Marguerite came to YVSC as an intern in 2022 during the Fall Term. The timing couldn’t have been more perfect as we were embarking on planning our first-ever signature fundraising event, Insight: Art for Climate Action. The fundraiser was in its infancy at that point, but it was clear that Marguerite’s expertise would be essential to bringing in the artist perspective and experience to an event that was built with the intention of uplifting artists and the arts as a means of communicating climate science. Kate Brocato, YVSC Communications and Program Manager, had the pleasure of working closely with Marguerite as her staff mentor across three internship terms. To say that the event wouldn’t have been nearly the success that it was without her is an understatement. If you’ve ever been a part of an event planning process, you know just what an undertaking it is. Marguerite proved instrumental in generating the prompts for our Call for Artists, communicating and coordinating with our artists one on one, creating the community mural that was painted by event attendees, and so much more. I learned so much from her throughout the process, and the event that YVSC has created will continue to have lasting impacts as it generates new conversations surrounding climate change.

Marguerite reflects that climate science gives us a very physical understanding of how we are affecting our environments, but it is also very emotional to live during a time where the earth’s systems that allow us to thrive are breaking down because of our actions. Art can help us process emotions around this crisis, and therefore can help to build community and connection around our shared issues. Marguerite’s goal in using art as a form of climate communication is to inspire each of us to find the role we play in being a positive force in our ecosystems.

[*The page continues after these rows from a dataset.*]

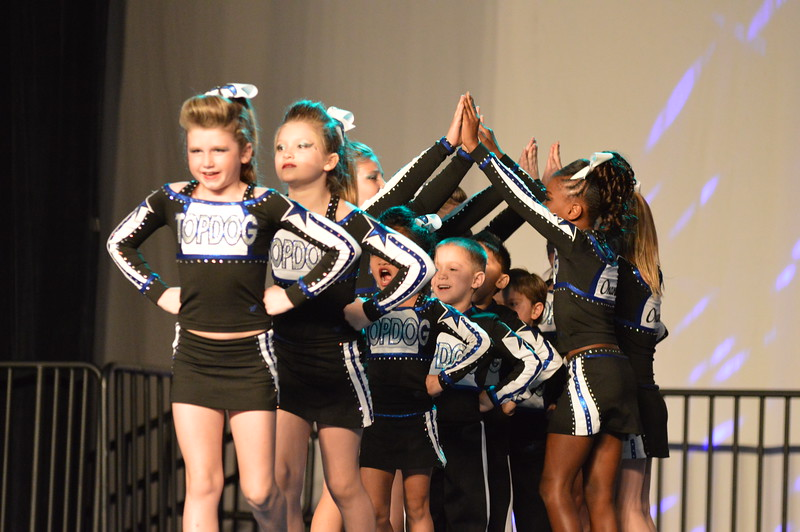 cheer comp dolphin 3.1.14 325.JPG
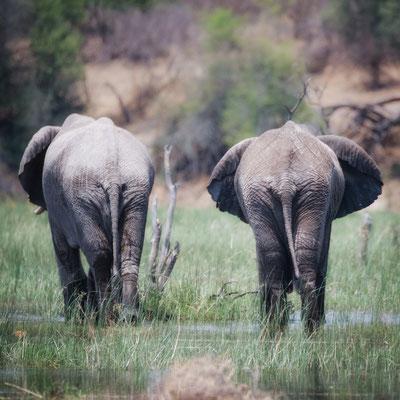 makgadikgadi pans national park | botswana 2017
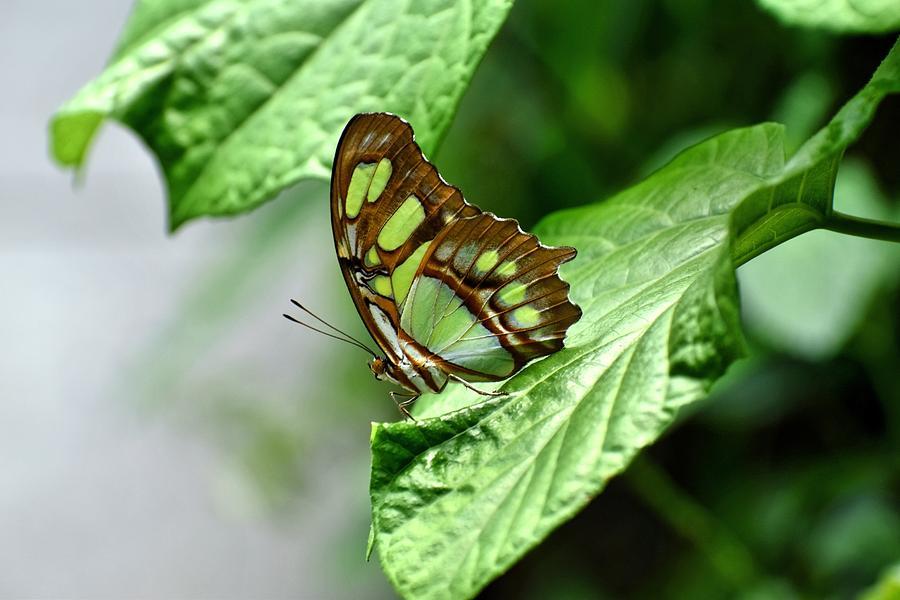Butterfly Photograph - Small Green by Johanne Daniel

In working so closely with our community of Yampa Valley artists, Marguerite has noticed how each artist’s care and appreciation for our ecosystems and the Yampa Valley is tangible in their work and in their conversations. And beyond this, the artist community seems to understand how important it is for a community to care for the land together and use our ecosystems as a point of connection to each other.

As a Rising Leader of the next generation herself, Marguerite notes how the younger generations have the poignant experience of growing up with climate change and environmental degradation being the reality of their world. They don’t know a world before climate change, and this particular sense of being in the world brings a special awareness and sense of urgency into their action. Marguerite feels very hopeful when she sees youth taking climate action, because they move with such care and a clear understanding of the crisis.

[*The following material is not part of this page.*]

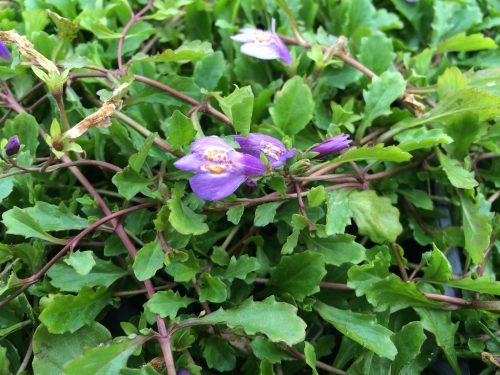 Mazus foliage and bloom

Please join us in thanking Marguerite for her contributions to YVSC, the Yampa Valley, and the climate action movement.

Sustainable Government Leadership – Routt County Regional Building Department

This year’s Government Leadership in Sustainability award goes to The Routt County Regional Building Department. The Government Leadership in Sustainability award recognizes those who go above and beyond their position to advance sustainability and integrated solutions to sustainability challenges and provide vision, leadership, and the hard work necessary to advance climate initiatives in the Yampa Valley region.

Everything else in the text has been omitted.